→ **Instructions for the task**
Within the lines below, the span from the line with "- Kartoffeln: Rezepte" to the line with "opp i proøstrus", both ends included, is to be reproduced exactly, with pictures omitted.

→ **Records supplied**

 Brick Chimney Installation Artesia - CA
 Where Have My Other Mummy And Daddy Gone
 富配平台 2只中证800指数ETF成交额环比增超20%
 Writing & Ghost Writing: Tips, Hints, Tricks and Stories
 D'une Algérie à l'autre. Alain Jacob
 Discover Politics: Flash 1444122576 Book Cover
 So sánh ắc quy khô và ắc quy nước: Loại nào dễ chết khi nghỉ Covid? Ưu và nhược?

--

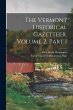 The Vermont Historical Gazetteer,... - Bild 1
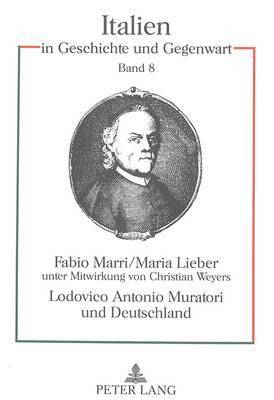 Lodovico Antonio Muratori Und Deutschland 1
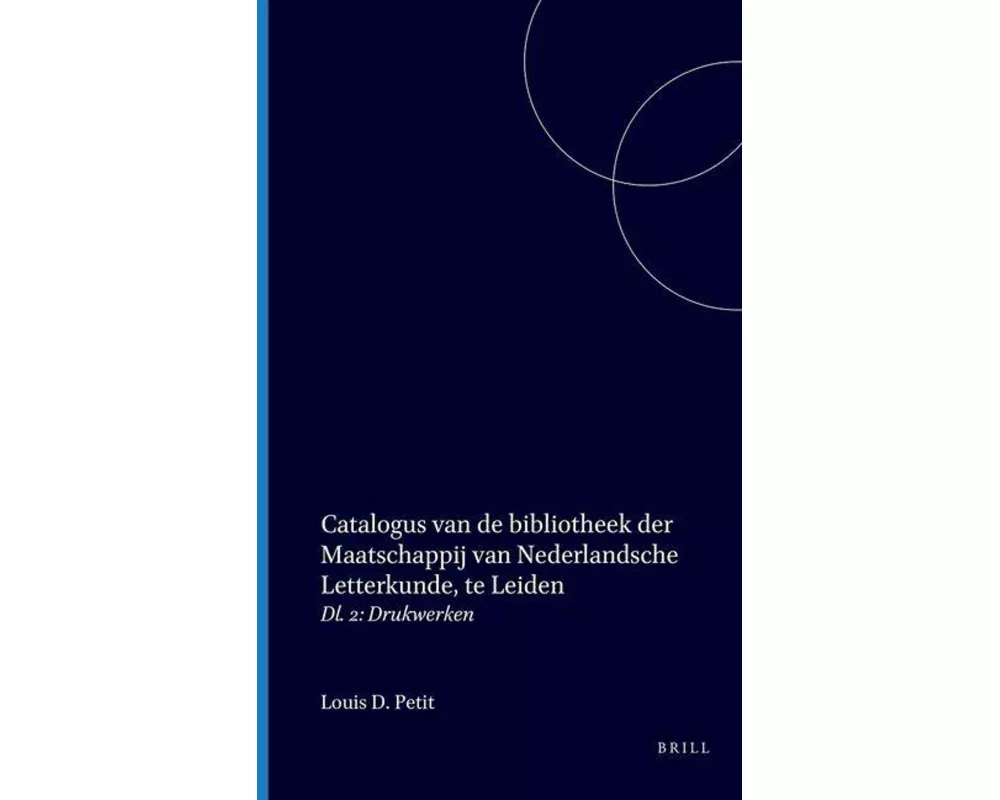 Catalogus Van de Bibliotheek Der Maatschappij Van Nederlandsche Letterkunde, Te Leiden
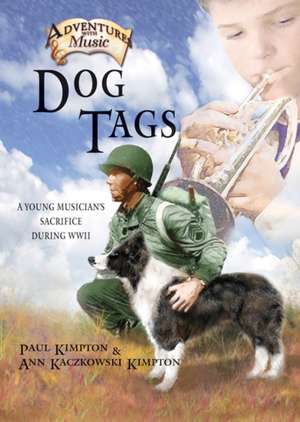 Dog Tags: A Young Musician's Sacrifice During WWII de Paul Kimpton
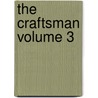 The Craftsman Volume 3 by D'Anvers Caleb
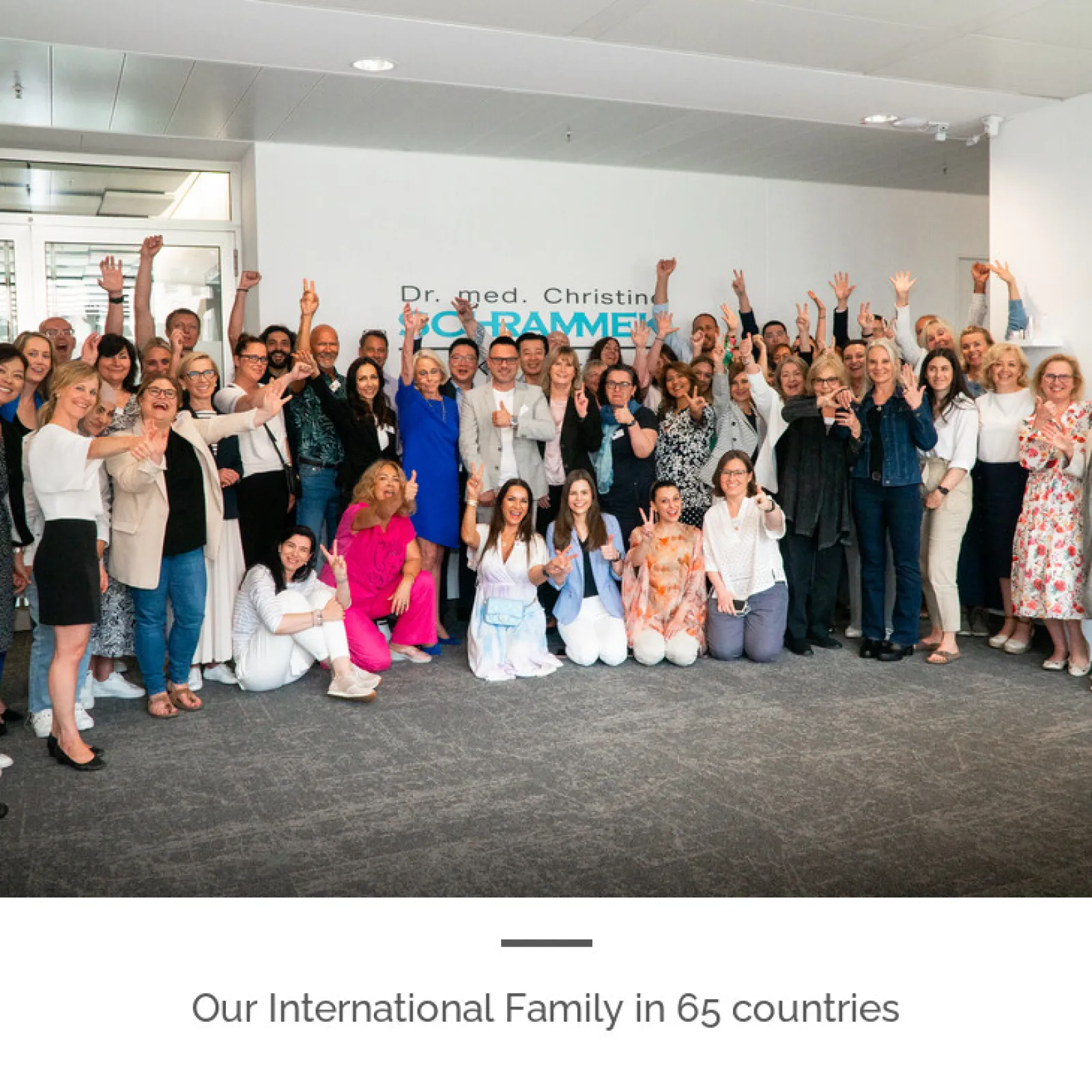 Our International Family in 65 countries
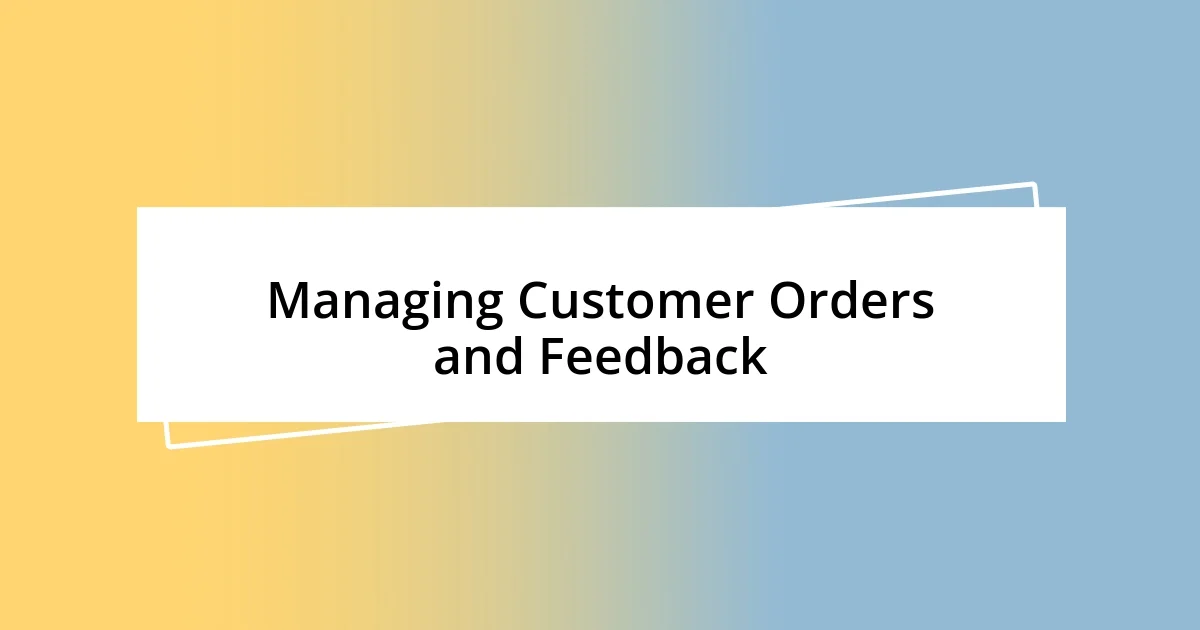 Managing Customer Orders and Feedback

* * *

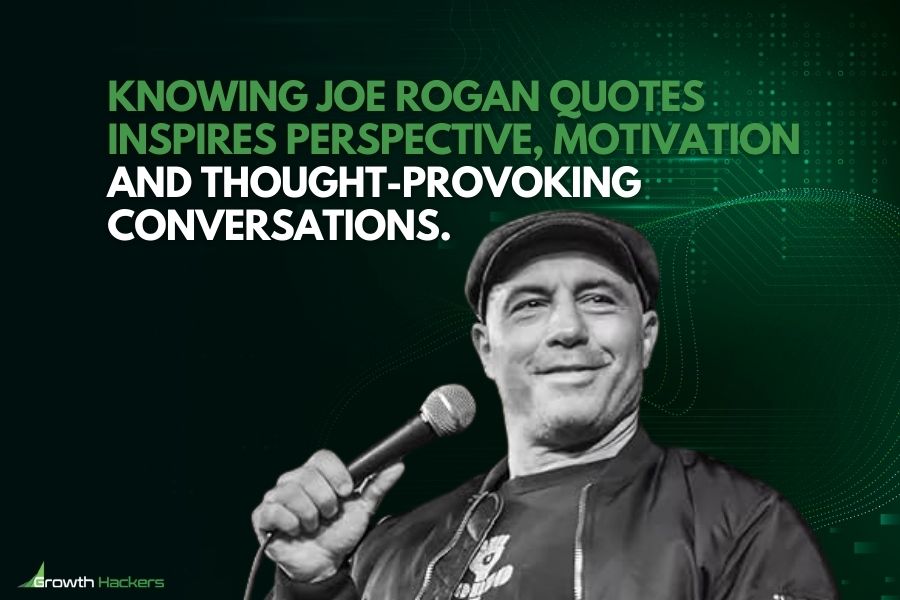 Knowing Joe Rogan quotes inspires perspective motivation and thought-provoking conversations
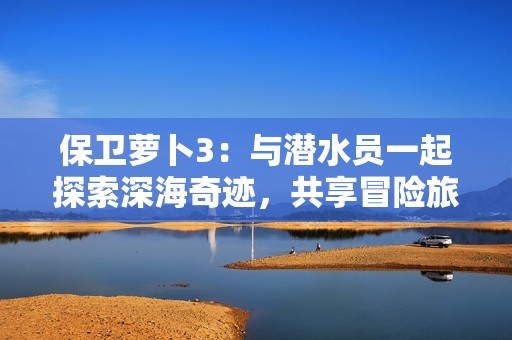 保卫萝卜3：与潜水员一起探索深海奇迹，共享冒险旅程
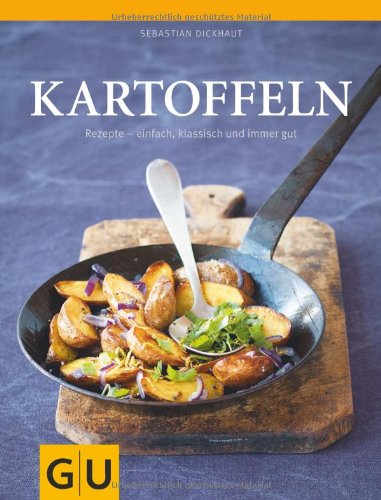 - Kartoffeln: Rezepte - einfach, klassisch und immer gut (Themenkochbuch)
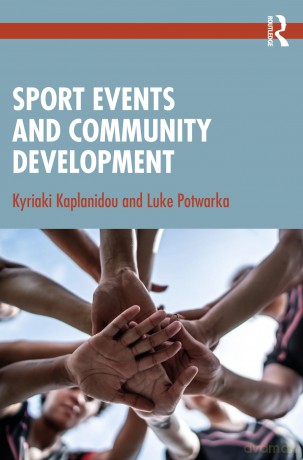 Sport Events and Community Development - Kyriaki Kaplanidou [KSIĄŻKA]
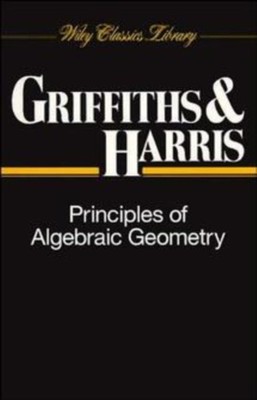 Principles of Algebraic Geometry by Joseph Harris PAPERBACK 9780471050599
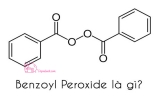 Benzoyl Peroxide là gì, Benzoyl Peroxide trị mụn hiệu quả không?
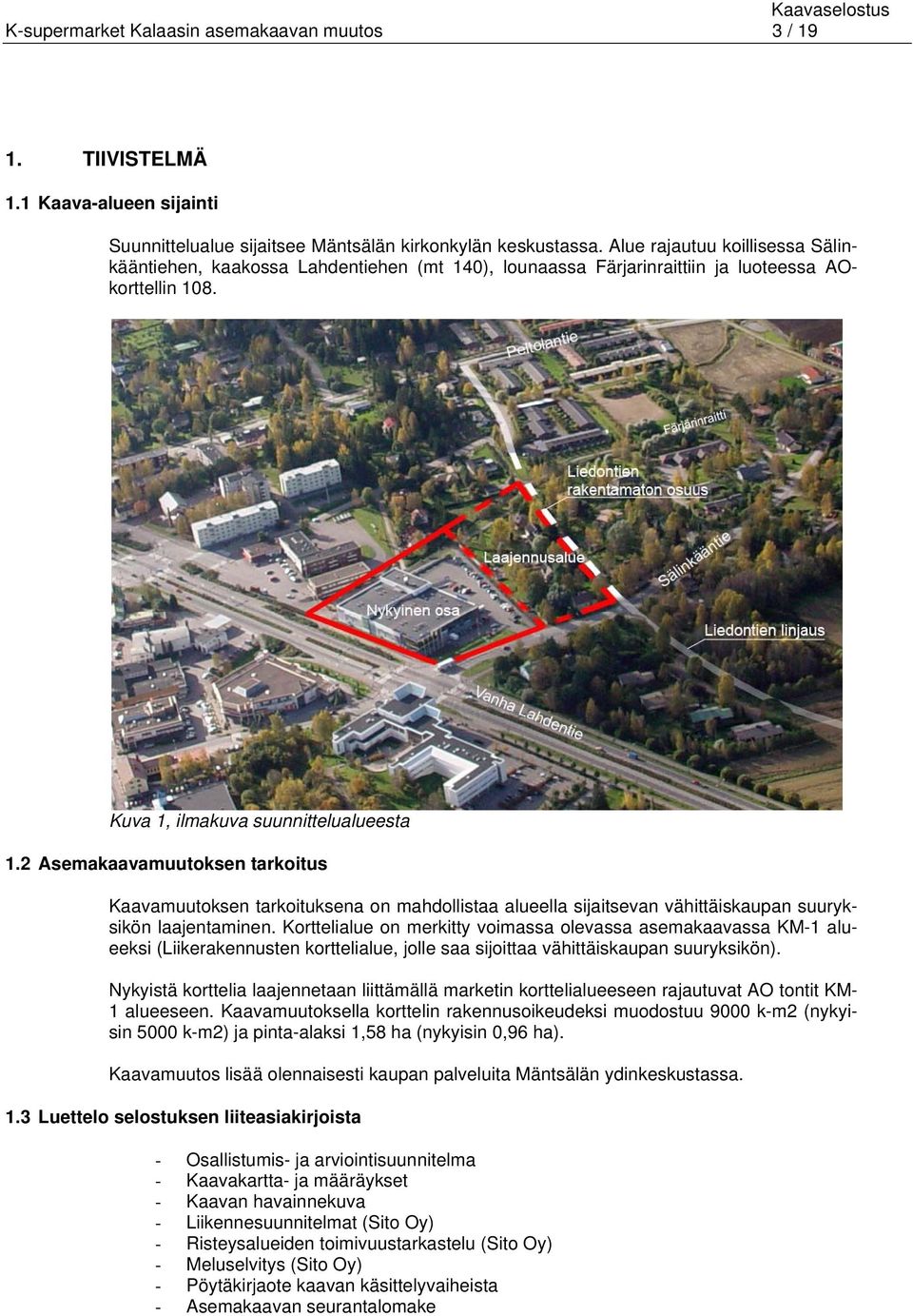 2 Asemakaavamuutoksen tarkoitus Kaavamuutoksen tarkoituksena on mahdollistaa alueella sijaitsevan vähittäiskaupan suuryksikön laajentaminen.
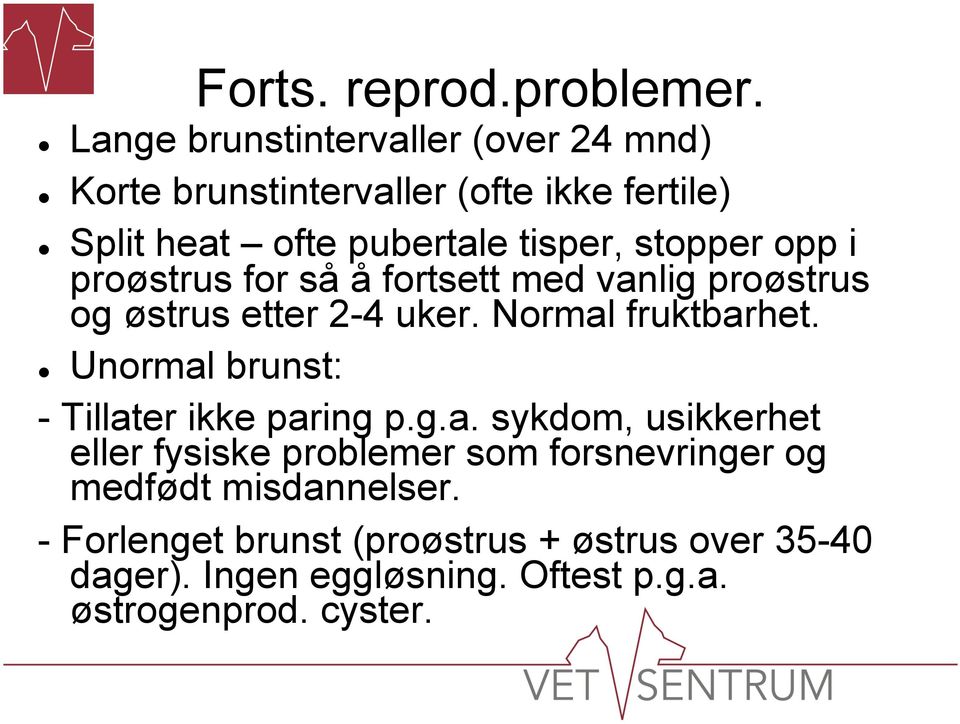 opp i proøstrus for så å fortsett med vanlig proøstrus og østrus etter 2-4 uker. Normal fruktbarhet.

→ **Answer**
 - Kartoffeln: Rezepte - einfach, klassisch und immer gut (Themenkochbuch)
 Sport Events and Community Development - Kyriaki Kaplanidou [KSIĄŻKA]
 Principles of Algebraic Geometry by Joseph Harris PAPERBACK 9780471050599
 Benzoyl Peroxide là gì, Benzoyl Peroxide trị mụn hiệu quả không?
 2 Asemakaavamuutoksen tarkoitus Kaavamuutoksen tarkoituksena on mahdollistaa alueella sijaitsevan vähittäiskaupan suuryksikön laajentaminen.
 opp i proøstrus for så å fortsett med vanlig proøstrus og østrus etter 2-4 uker. Normal fruktbarhet.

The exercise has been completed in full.